Begin The data
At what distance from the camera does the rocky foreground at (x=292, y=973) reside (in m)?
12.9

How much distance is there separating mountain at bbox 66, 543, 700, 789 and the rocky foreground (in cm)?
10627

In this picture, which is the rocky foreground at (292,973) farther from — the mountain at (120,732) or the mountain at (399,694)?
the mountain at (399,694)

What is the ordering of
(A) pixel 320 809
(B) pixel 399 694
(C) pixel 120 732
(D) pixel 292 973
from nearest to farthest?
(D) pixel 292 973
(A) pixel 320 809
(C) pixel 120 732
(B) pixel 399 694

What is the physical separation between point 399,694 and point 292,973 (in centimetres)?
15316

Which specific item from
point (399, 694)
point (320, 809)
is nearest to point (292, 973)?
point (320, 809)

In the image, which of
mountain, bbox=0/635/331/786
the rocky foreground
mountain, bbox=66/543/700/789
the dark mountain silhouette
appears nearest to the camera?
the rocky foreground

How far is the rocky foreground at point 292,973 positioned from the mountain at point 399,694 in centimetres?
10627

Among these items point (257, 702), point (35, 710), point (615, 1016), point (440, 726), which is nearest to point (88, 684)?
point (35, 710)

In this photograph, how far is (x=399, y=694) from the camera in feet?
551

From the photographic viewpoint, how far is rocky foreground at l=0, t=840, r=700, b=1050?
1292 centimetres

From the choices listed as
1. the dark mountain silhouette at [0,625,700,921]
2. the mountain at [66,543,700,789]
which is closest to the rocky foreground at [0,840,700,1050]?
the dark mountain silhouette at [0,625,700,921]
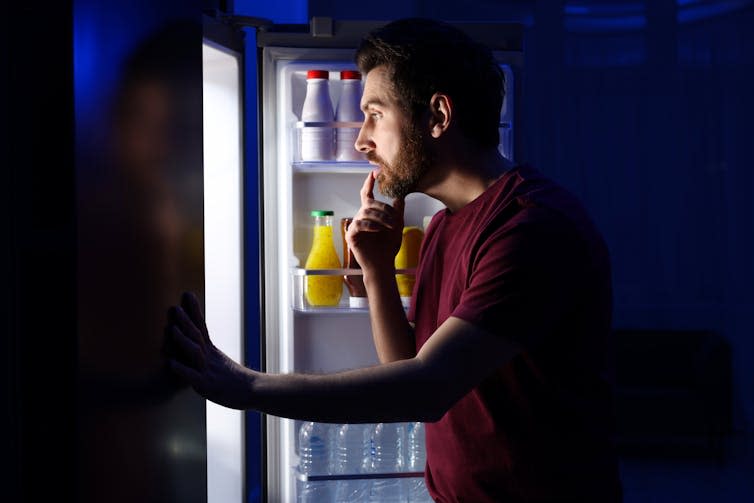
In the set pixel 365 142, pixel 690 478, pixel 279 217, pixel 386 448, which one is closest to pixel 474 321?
End The data
Starting at the line containing "What is the ordering of", write out each line through the last one in the listing above, inclusive, and nothing else. Pictures are excluded from the copy.

What is the ordering of
(A) pixel 320 809
(B) pixel 399 694
(C) pixel 120 732
(D) pixel 292 973
from nearest to farthest?
(D) pixel 292 973
(A) pixel 320 809
(C) pixel 120 732
(B) pixel 399 694

What is the physical separation between point 399,694 and point 292,973 (in centimetres)?
15316

Which specific item from
point (399, 694)
point (320, 809)
is nearest to point (292, 973)?
point (320, 809)

In the image, which of
mountain, bbox=0/635/331/786
the rocky foreground
mountain, bbox=66/543/700/789
the dark mountain silhouette
appears nearest to the camera?
the rocky foreground

How far is the rocky foreground at point 292,973 positioned from the mountain at point 399,694 in centimetres?
10627

Among these items point (257, 702), point (35, 710), point (615, 1016), point (440, 726), which is nearest to point (88, 684)?
point (35, 710)

In this photograph, how far is (x=399, y=694) from the camera in feet?
551

From the photographic viewpoint, how far is rocky foreground at l=0, t=840, r=700, b=1050?
1292 centimetres

From the choices listed as
1. the dark mountain silhouette at [0,625,700,921]
2. the mountain at [66,543,700,789]
which is closest to the rocky foreground at [0,840,700,1050]?
the dark mountain silhouette at [0,625,700,921]
In the set pixel 365 142, pixel 690 478, pixel 279 217, pixel 386 448, which one is closest to pixel 474 321?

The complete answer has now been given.